• **Aim**
Reproduce every line of the listing below verbatim, leaving out the pictures.

• **Collection entries**
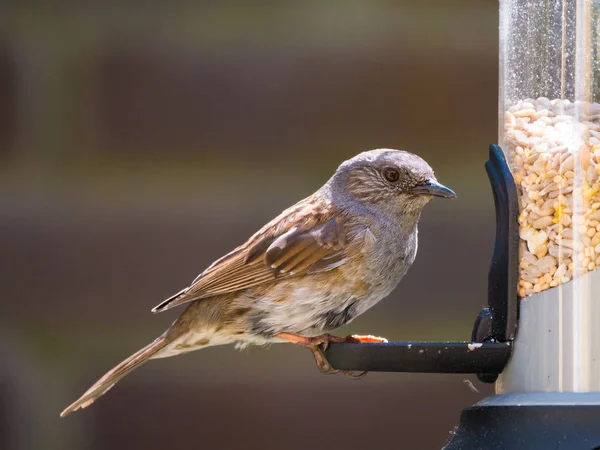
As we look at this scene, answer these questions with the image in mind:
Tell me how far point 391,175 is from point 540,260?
0.96 meters

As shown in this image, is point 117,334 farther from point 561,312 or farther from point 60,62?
point 561,312

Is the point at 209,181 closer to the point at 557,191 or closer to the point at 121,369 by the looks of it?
the point at 121,369

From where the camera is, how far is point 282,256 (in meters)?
4.43

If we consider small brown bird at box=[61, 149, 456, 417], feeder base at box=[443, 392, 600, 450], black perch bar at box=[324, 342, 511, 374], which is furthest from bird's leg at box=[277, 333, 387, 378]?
feeder base at box=[443, 392, 600, 450]

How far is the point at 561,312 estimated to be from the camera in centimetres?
363

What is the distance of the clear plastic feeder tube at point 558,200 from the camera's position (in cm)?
360

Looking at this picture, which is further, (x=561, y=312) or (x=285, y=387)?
(x=285, y=387)

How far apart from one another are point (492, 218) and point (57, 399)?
6.01ft

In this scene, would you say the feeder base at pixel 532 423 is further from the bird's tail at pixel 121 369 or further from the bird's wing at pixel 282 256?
the bird's tail at pixel 121 369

• **Final result**
As we look at this scene, answer these questions with the image in mind:
Tell me how far point 391,175 is from point 540,260?
0.96 meters

As shown in this image, is point 117,334 farther from point 561,312 or farther from point 60,62?
point 561,312

Is the point at 209,181 closer to the point at 557,191 or closer to the point at 121,369 by the looks of it?
the point at 121,369

From where the camera is, how far is point 282,256 (in meters)?
4.43

If we consider small brown bird at box=[61, 149, 456, 417], feeder base at box=[443, 392, 600, 450], black perch bar at box=[324, 342, 511, 374], which is furthest from bird's leg at box=[277, 333, 387, 378]?
feeder base at box=[443, 392, 600, 450]

How far is the point at 561,312 estimated to be from the camera in centimetres?
363

What is the distance of the clear plastic feeder tube at point 558,200 from the camera's position (in cm)?
360

Looking at this picture, which is further, (x=561, y=312) or (x=285, y=387)?
(x=285, y=387)

How far apart from one another are point (492, 218) and point (57, 399)?
6.01ft

In this scene, would you say the feeder base at pixel 532 423 is further from the bird's tail at pixel 121 369 or further from the bird's wing at pixel 282 256?
the bird's tail at pixel 121 369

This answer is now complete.